SC: What are you working on at present, and how has the pandemic affected your way of operating?

B: I’m in the long process of funding my first feature film called AUGURE — we have 50% of the budget, which is good, but it’s a lengthy process and a hard industry. Connected to the film AUGURE, I’m working on a music project, building the backstories of the four main characters of the film; it’s between a soundtrack, music inspired by the film and a traditional album. I also just finished writing three short films and am now starting the funding process and preparation, which is my favourite phase. Besides that, I’m preparing for my first exhibition, taking place in 2021 in Bordeaux, France, and I hope to be back on the road with my band, doing film screenings with live soundtracks by 2022.

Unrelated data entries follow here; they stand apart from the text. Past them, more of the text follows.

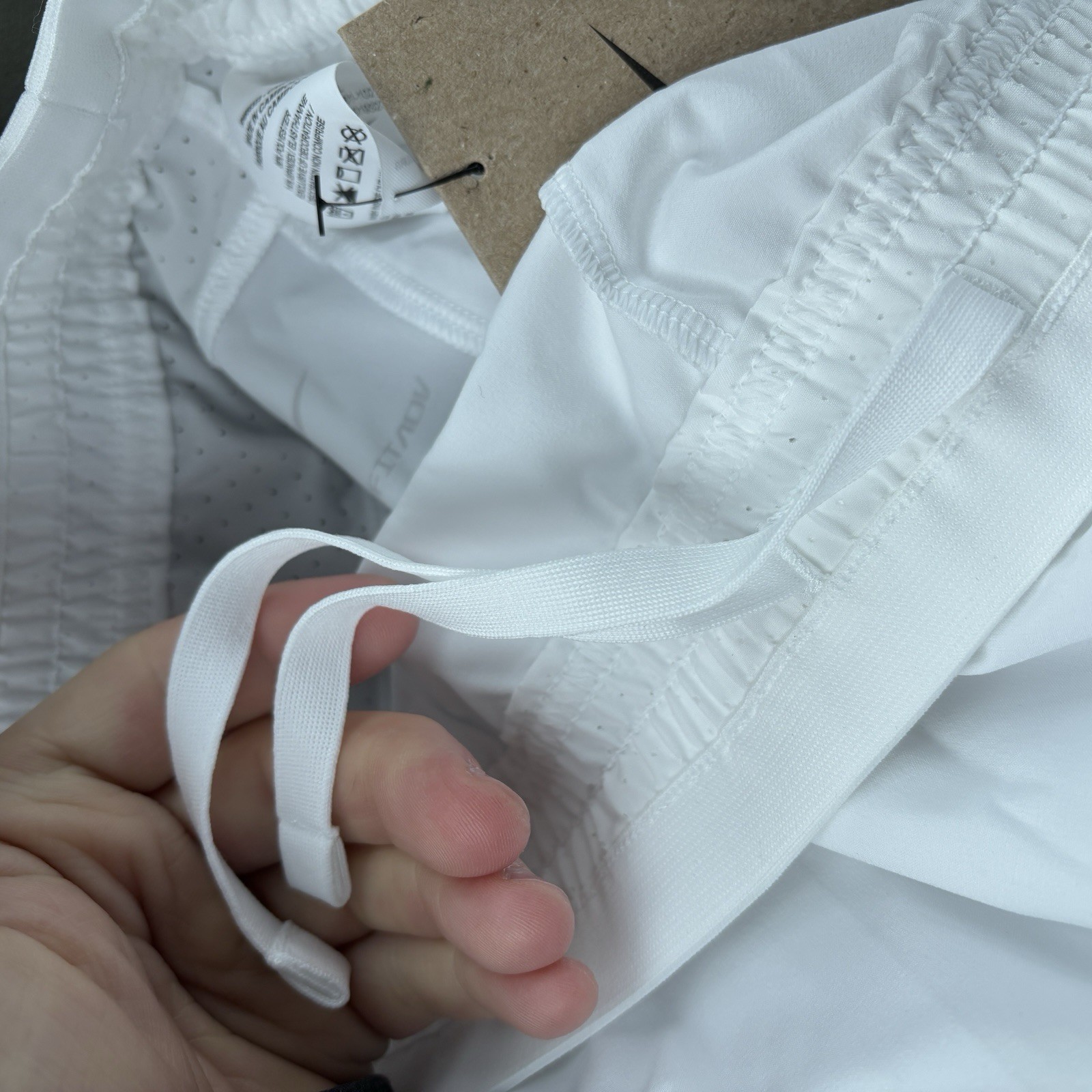 Nike Court ADV Rafa Nadal 7” Tennis Shorts White Blue DV2881-102, Mens Medium thumbnail 6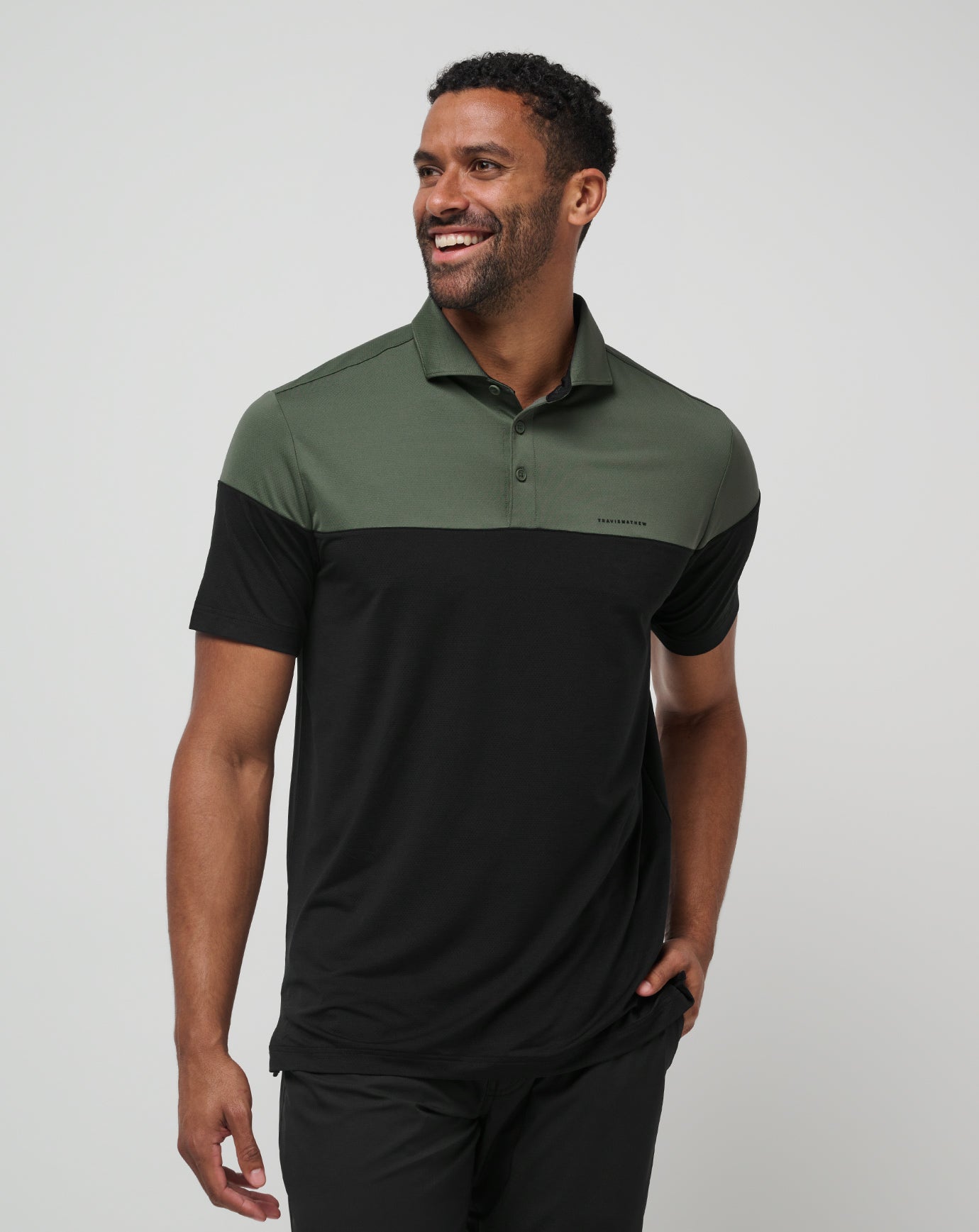 Travis Mathew Heater Pro Color Block Polo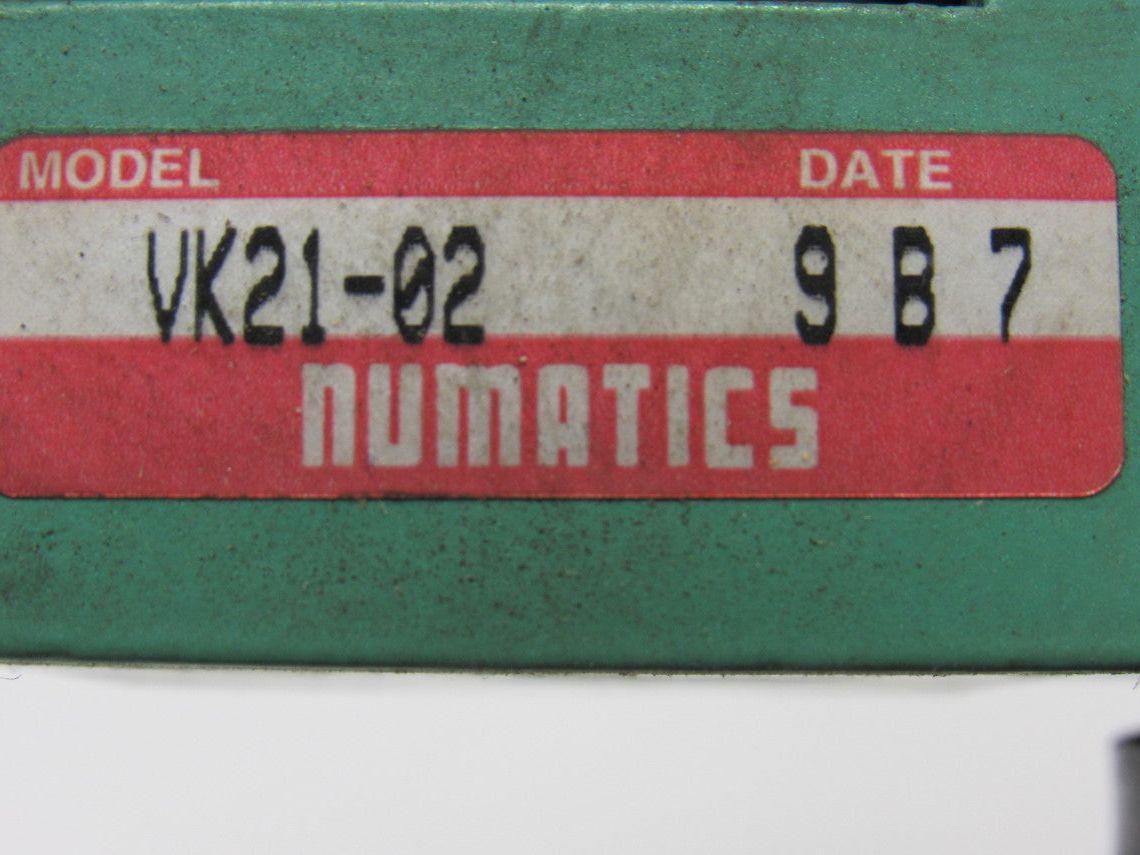 Numatics VK21-02 P21B-02C Airline Filter Regulator With Shut Off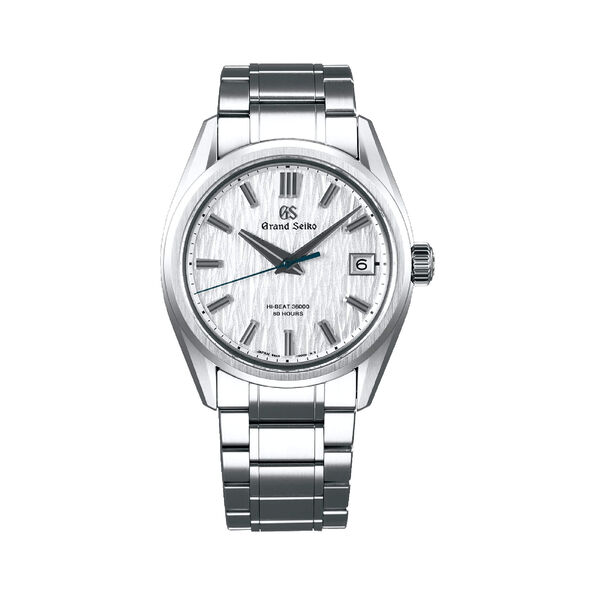 Grand Seiko Evolution 9 Collection Watch Silver Tone Dial Steel Bracelet, 40mm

SC: Your projects are imbued with complex and emotional narratives — how do you think about storytelling in your work? 

B: I come from a musical culture, and am a believer in the idea that you enter into a song for the music and you stay for the lyrics. I like art that allows you to develop a narrative with layers and offers different degrees of discourse. I’m very attached to the idea of keeping my work meaningful, rather than only having aesthetic content — this opulence of beauty that we have online is only constructed to show how cool we are, howfashionable we are… I cannot connect with this type of content.

Still from ZOMBIES, 2019 / Courtesy Baloji

SC: What do you want to learn more about? 

B: I want to learn about lighting for sets because it’s a very important element of production that I still don’t know how to control, and have zero knowledge on. It’s an important part of the process: playing with shadow, colours, intensity, light positions and much more! I’m coming from the natural light side of things but it’s a big challenge to work on film and photography indoors without this expertise. On the music side, I really want to learn how to programme drums and hi-hats, specifically since drums are the pulse of the song/beat.